### Activity
Reproduce every line of text in the material below word for word, omitting the pictures.
*****
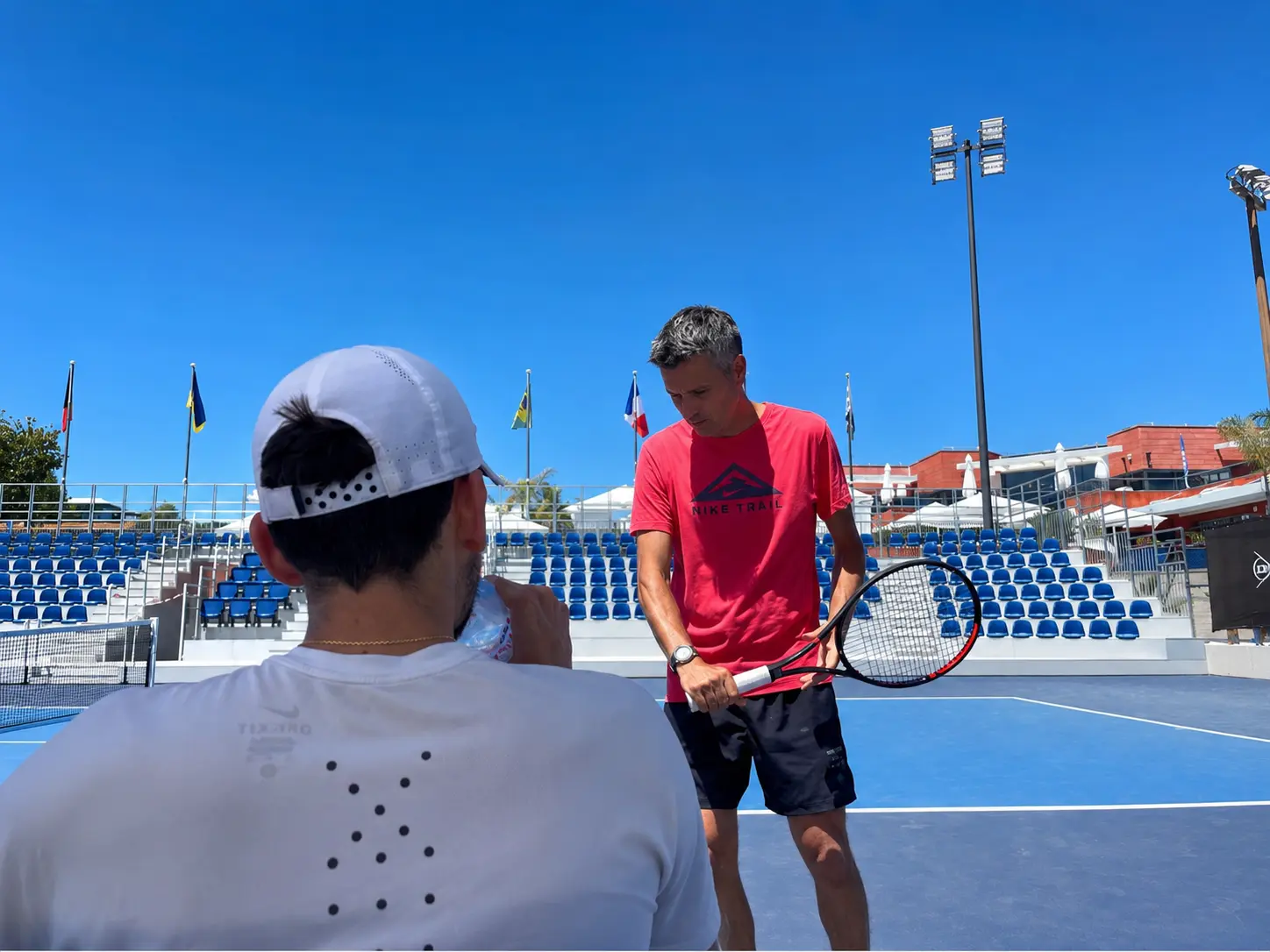 Tennis coach instructs player holding racquet on a blue court with empty stadium seats.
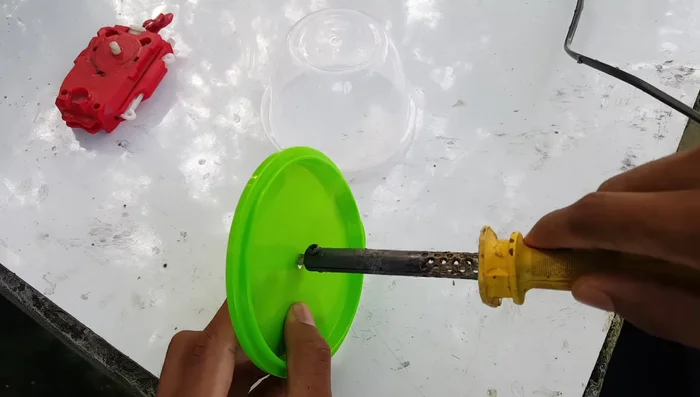 Further adjustments may be needed to ensure the launcher fits properly within the container.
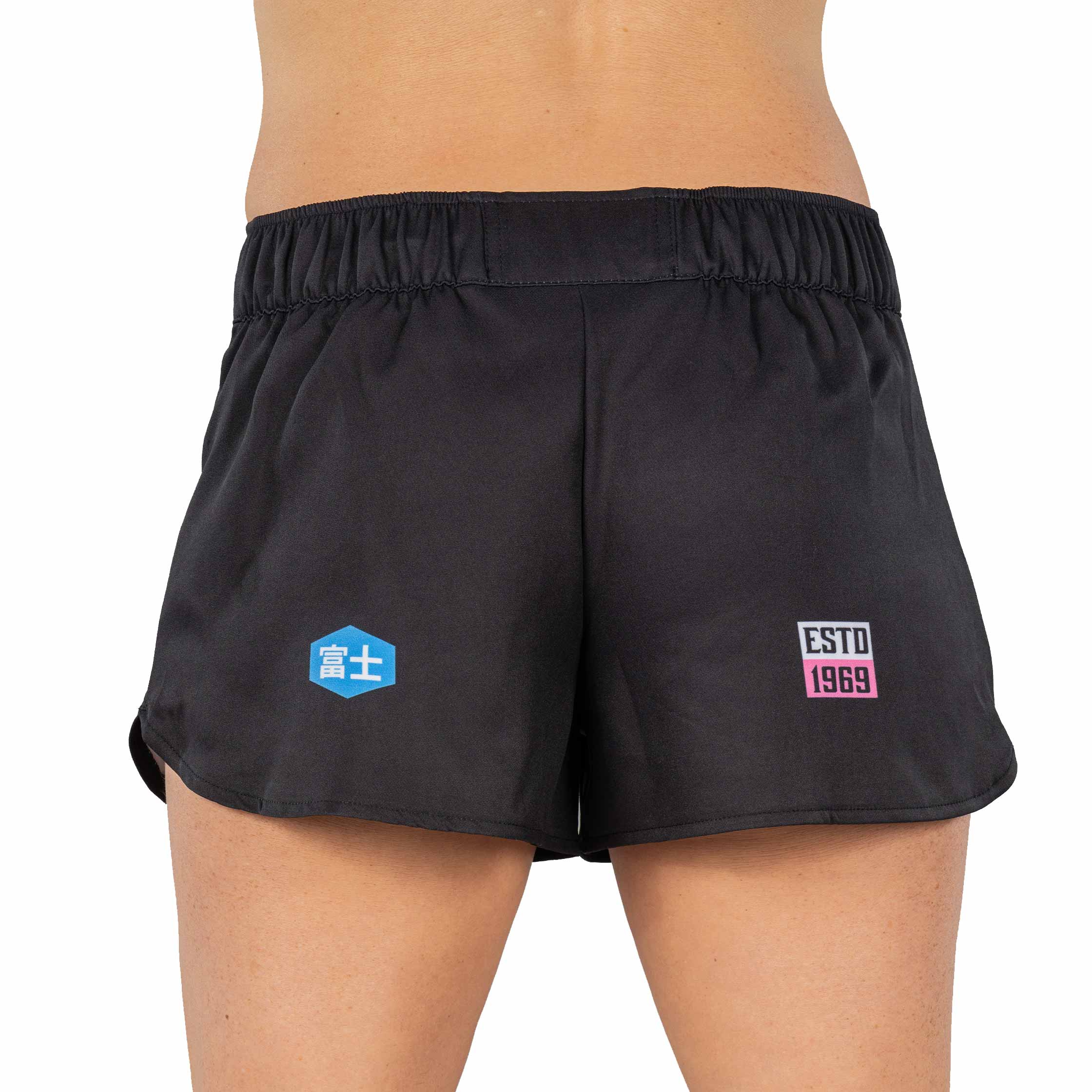 A person wearing XTR Extreme Womens Grappling Fight Shorts Pink, viewed from the back. The shorts feature a blue hexagonal logo on the left side and a rectangular “ESTD 1969” patch on the right.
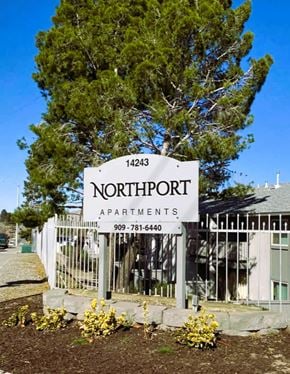 Victorville apartment for rent - A sign for Northport Apartments is displayed in front of a tree.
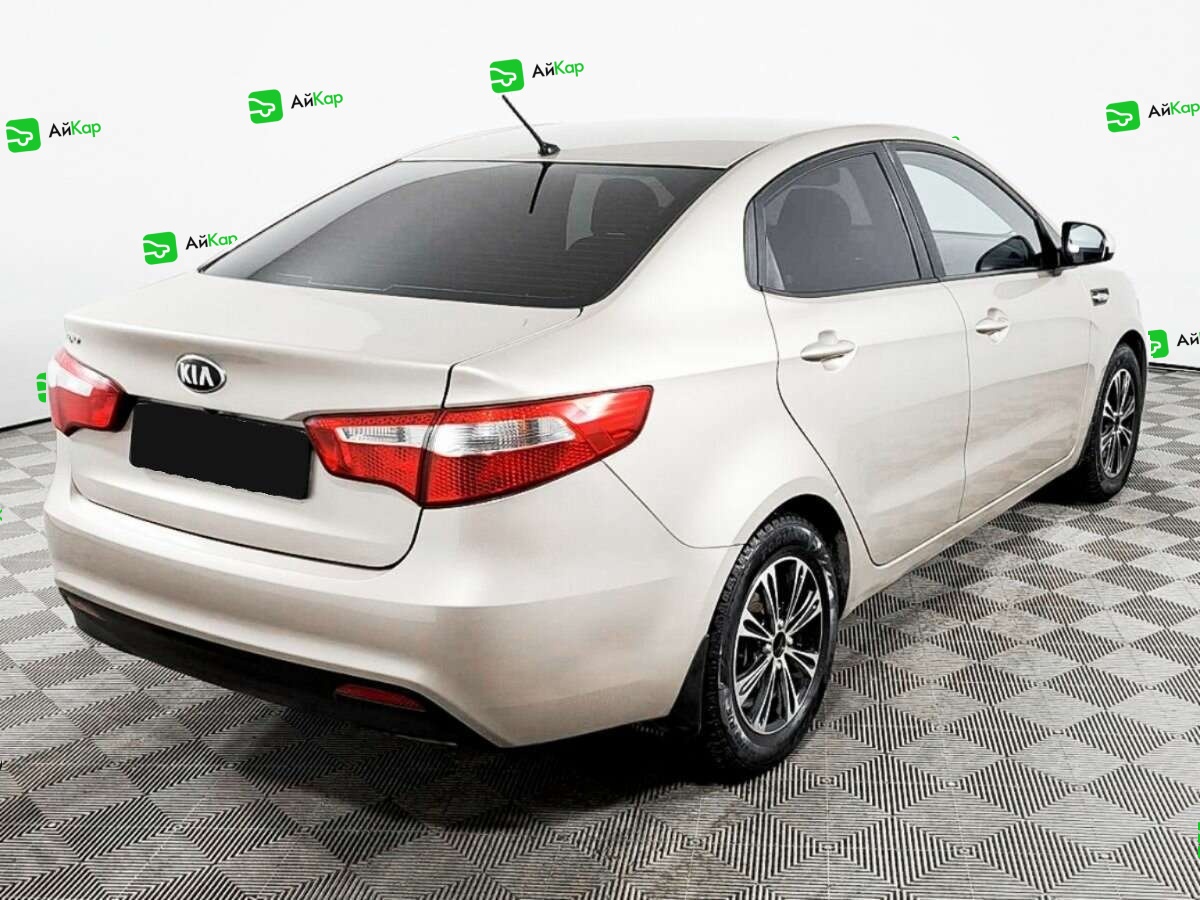 Kia Rio с пробегом — 2013 год. Фото: #4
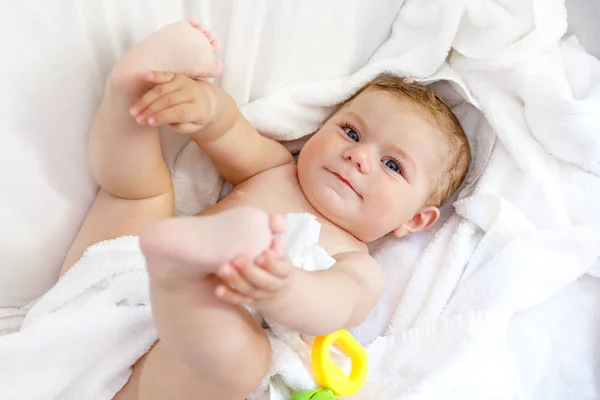 Χαριτωμένο μικρό μωρό παίζει με παιχνίδι κουδουνίστρα και δικά της πόδια μετά το ανάληψη μπάνιο. Αξιολάτρευτο όμορφο κορίτσι τυλιγμένο σε λευκές πετσέτες — Φωτογραφία Αρχείου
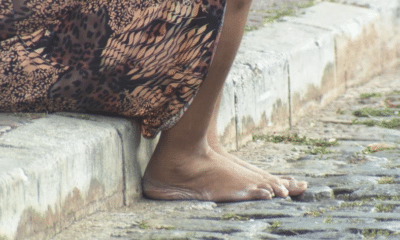 Pés descalços de mulher na rua sentada no meio fio, claramente uma pessoa em situação de rua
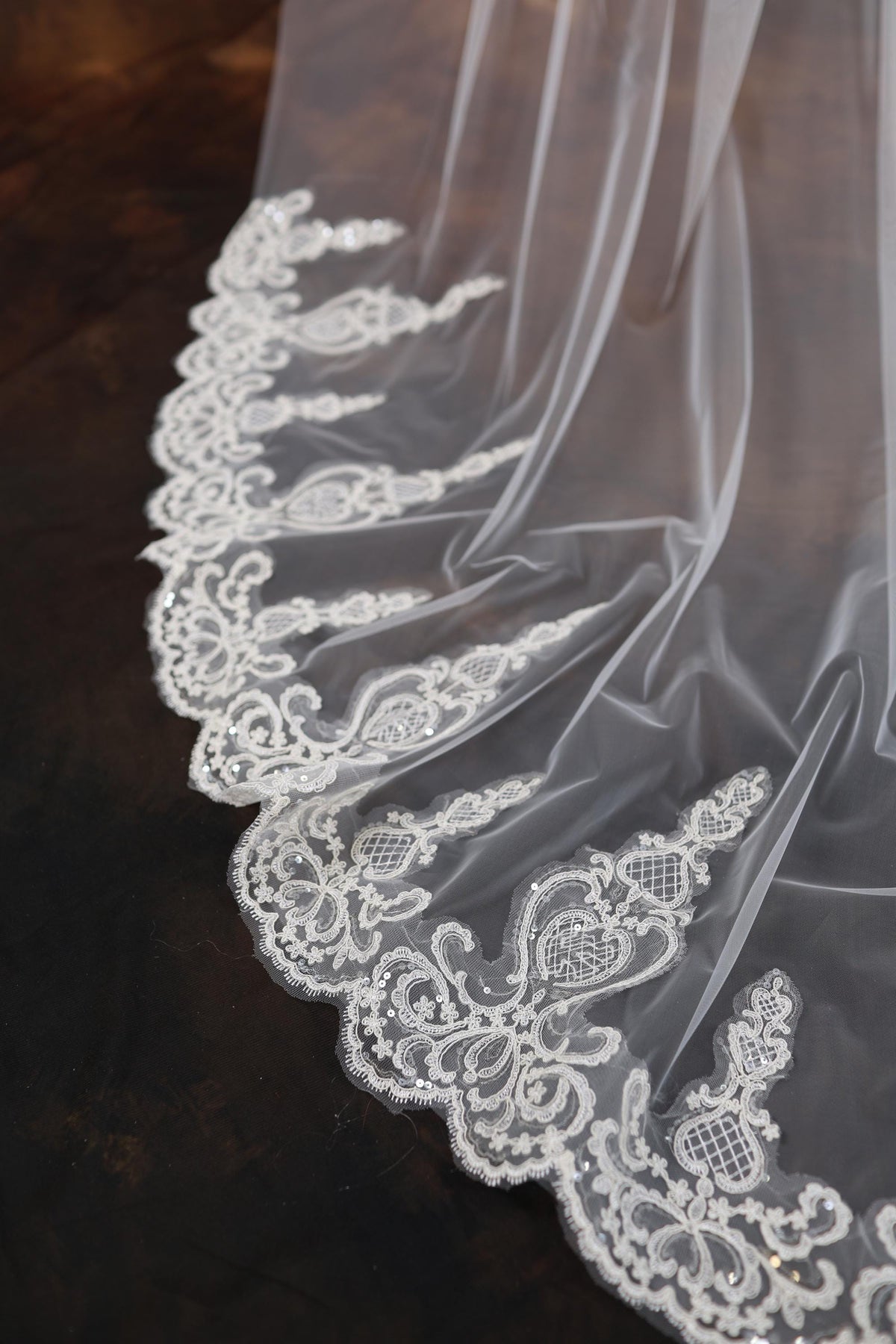 a close up of a wedding veil on a table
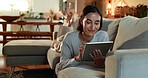 Woman, tablet and smile on sofa in home, relax and reading ebook with subscription on application. Person, digital touchscreen and happy for notification, click and streaming video on couch in house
*****
### Task output
 Tennis coach instructs player holding racquet on a blue court with empty stadium seats.
 Further adjustments may be needed to ensure the launcher fits properly within the container.
 A person wearing XTR Extreme Womens Grappling Fight Shorts Pink, viewed from the back. The shorts feature a blue hexagonal logo on the left side and a rectangular “ESTD 1969” patch on the right.
 Victorville apartment for rent - A sign for Northport Apartments is displayed in front of a tree.
 Kia Rio с пробегом — 2013 год. Фото: #4
 Χαριτωμένο μικρό μωρό παίζει με παιχνίδι κουδουνίστρα και δικά της πόδια μετά το ανάληψη μπάνιο. Αξιολάτρευτο όμορφο κορίτσι τυλιγμένο σε λευκές πετσέτες — Φωτογραφία Αρχείου
 Pés descalços de mulher na rua sentada no meio fio, claramente uma pessoa em situação de rua
 a close up of a wedding veil on a table
 Woman, tablet and smile on sofa in home, relax and reading ebook with subscription on application. Person, digital touchscreen and happy for notification, click and streaming video on couch in house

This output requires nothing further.